[Aufgabenstellung]:
Beantworte anhand des Textes über die IS-Entführungen in Syrien:
(a) Auf welches Land setzt Londons Außenminister Philip Hammond?
(b) Um welche Stadt wird erbittert gekämpft?
(c) Wer teilte die Entführung der mehr als 400 Zivilisten mit?

[Vorliegender Text]:
——

Syrien:IS verschleppt Zivilisten

Syrien: Londons Außenminister Philip Hammond setzt auf die Türkei, um britische Dschihadisten an der Ausreise nach Syrien zu hindern.

Londons Außenminister Philip Hammond setzt auf die Türkei, um britische Dschihadisten an der Ausreise nach Syrien zu hindern.

(Foto: Stefan Rousseu/AFP)

Krieger des "Islamischen Staats" ermorden und entführen Hunderte Zivilisten bei erbitterten Kämpfen um die Stadt Deir al-Sor.

Die Terrormiliz Islamischer Staat (IS) soll in Syrien erneut mehr als 400 Zivilisten entführt haben. Wie die Syrische Beobachtungsstelle für Menschenrechte mitteilte, verschleppten die Dschihadisten ihre Opfer aus der ostsyrischen Provinzhauptstadt Deir al- Sor. Unter den Entführten seien Frauen und Kinder. Über ihr Schicksal ist nichts bekannt: Der IS ist dafür berüchtigt, dass er sowohl gefangene gegnerische Soldaten als auch männliche Zivilisten in Massen exekutiert, Frauen und Mädchen aber versklavt.

——

[Datensatzinhalt]:
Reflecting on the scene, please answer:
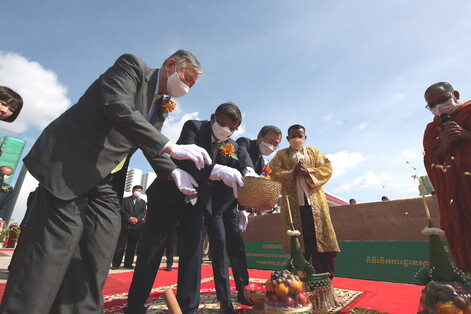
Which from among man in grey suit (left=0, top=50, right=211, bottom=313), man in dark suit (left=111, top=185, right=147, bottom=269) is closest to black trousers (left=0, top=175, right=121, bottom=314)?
man in grey suit (left=0, top=50, right=211, bottom=313)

——

[Lösung]:
(a) Auf die Türkei.
(b) Um Deir al-Sor.
(c) Die Syrische Beobachtungsstelle für Menschenrechte.